McDonald’s ran a big hiring day on April 19 — after the Labor Department’s April survey for the payrolls report was conducted — in which 62,000 jobs were added. That’s not a net number, of course, and seasonal adjustment will reduce the Hamburglar impact on payrolls. (In simpler terms — restaurants always staff up for the summer; the Labor Department makes allowance for this effect.) Morgan Stanley estimates McDonald’s hiring will boost the overall number by 25,000 to 30,000. The Labor Department won’t detail an exact McDonald’s figure — they won’t identify any company they survey — but there will be data in the report to give a rough estimate. There’s a case to be made for the benefit of fast-food restaurant employment, but it’s obviously not the foundation for sustained economic growth. – MarketWatch

Because people in modern society perpetually play the victim, the media drones are going to play this off as “poor you, someone stole your economy from you.”

In reality, you stole it, by encouraging false wealth. All those millions of idiots living on credit cards? Millions of union-protected and government-mandated do-nothing jobs? Slippery fiat money from the Clinton years? False value from dot-coms and re-financialized loans re-sold? You oversold yourselves, and by so creating fake value, you stole from yourself.

The money in your hands is now worth less, proportionately to how much fake value you piled on top of it. You did it, Mr. Consumer, with your oblivious spending, ignorance of economics, and desire for value that was convenient for you. You wanted free money. Now it’s time to pay the piper.

Even more important to those thinking about the future it this: America’s biggest bubble right now is overemployment. Not in terms of the number of jobs, but what we’re hiring people to do. Thanks to a certification program that is both bureaucratic and liberalized, we let any idiot go through high school, take out loans, go through easy but extensive schooling, and become certified for any number of super-specialized, often union-protected, job titles.

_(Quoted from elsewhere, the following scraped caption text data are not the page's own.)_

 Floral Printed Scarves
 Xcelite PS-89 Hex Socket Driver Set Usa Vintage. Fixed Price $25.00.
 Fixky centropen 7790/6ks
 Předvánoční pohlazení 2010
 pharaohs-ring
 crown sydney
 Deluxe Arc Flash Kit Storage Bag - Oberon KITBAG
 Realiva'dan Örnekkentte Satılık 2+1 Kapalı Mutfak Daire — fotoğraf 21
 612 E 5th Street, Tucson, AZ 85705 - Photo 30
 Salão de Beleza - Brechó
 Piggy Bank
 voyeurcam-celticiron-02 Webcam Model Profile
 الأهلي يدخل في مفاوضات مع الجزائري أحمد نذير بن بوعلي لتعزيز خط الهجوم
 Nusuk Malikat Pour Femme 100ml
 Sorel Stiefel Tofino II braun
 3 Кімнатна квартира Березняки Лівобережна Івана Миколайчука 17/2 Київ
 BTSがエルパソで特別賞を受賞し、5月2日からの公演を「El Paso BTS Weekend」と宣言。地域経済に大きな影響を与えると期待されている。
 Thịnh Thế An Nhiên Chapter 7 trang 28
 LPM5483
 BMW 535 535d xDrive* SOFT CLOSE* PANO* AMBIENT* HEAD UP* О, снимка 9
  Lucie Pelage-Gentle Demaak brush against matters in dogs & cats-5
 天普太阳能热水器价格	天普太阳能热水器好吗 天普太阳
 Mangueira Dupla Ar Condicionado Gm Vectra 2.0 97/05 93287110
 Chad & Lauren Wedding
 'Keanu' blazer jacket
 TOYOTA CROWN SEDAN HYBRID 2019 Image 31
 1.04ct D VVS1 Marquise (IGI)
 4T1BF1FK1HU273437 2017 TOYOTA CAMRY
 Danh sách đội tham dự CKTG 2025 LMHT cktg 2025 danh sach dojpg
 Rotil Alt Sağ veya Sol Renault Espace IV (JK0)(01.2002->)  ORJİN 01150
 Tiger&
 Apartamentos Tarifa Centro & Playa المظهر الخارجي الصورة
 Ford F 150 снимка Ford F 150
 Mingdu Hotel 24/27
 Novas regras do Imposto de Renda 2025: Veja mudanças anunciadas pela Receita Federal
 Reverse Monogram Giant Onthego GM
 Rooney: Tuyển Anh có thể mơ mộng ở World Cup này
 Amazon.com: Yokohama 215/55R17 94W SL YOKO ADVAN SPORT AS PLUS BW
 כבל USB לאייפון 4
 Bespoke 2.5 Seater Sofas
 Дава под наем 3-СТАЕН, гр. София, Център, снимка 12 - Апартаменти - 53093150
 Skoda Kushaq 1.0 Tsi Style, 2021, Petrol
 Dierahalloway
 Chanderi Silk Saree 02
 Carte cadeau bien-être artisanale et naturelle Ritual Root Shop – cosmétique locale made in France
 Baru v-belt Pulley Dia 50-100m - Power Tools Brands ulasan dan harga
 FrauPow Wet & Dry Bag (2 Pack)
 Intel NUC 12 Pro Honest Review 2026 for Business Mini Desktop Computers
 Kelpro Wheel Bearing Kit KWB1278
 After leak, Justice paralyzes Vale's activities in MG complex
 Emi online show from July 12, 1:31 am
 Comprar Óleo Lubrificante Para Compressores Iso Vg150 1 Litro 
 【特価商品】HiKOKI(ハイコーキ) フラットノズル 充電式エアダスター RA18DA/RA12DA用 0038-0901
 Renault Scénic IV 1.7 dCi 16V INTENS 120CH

Not “professions” — those are doctor, lawyer, architect, military, clergy, teachers — but job titles. Interaction designer. Speech therapist. Facebook promotional expert. Web developer. Diversity consultant. Apartment realtor. They’re like a salad of trendy terms and specific tasks that should require general skills and six months of reading, but instead people take specialized education and remain ignorant of the general skills because they are guaranteed a job with the certification.

Most of these people should be in another job: fast food. Our jobs, like our economy and its products, were oversold. Now it’s time to correct those fake values, and replace them with more realistic interpretations. You can blame the bankers and Wall Street all you want, but the consumer made this mess through the usual human stew of selfishness, narcissism, obliviousness and opportunism.